Set in the Colorado Rockies, Leadville’s 50-mile, out and back course starts around 9,000 feet. At mile 40, the elevation is 13,000 feet, with a 2-mile, 23 percent grade climb over Hope’s Pass.
“It’s a huge elevation change in the matter of 5 to 10 miles,” said Hribar. “(But) I’m very nervous about the altitude, I’ve never run at altitude before. But I’ve been sleeping in an altitude tent for over a month now. I know that I can run the distance, but it has a very low-finishing rate. The dropout is pretty high. So there is that to think about.
“It’s definitely one of the more difficult races out there, even for the 100-mile ones. They give you a cut-off time of 30 hours. I’d like to get under 25, but I’ll be happy just to finish it.

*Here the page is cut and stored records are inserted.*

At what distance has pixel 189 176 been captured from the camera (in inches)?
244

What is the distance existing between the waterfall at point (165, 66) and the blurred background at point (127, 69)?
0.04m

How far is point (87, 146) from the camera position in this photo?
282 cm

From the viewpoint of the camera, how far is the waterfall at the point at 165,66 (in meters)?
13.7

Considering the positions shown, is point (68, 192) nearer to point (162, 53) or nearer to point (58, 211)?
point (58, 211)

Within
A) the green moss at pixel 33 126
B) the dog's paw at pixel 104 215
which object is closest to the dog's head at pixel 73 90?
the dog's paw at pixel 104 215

“This is going to sound stupid, but they give you a big belt buckle if you finish in under 25 hours. So that is kind of the goal right now.”
Hribar will not be alone in this venture. She will be traveling with a four-person crew including her mother and three pacers who will run with her for the last 50 miles.
“They make sure I’m not falling asleep on the trail or getting lost,” Hribar said of her pacers. “They’re sort of like a mom at that point.”
Persistence and dedication may not be strong enough words to describe what Hribar puts into her passion.
“It takes a lot of time as far as training is involved,” she said. “And even though I’m not getting paid to do it, it’s really tough. I work 40 hours a week and then I put in another 100 miles a week to get ready for something like this. It’s another good 12 to 15 hours a week.”
Runners are weighed before the race and can be removed from the course if they lose 7 percent of their body mass. Hribar hopes she will not be one of those.
“Hopefully I’m not too torn up after the race.”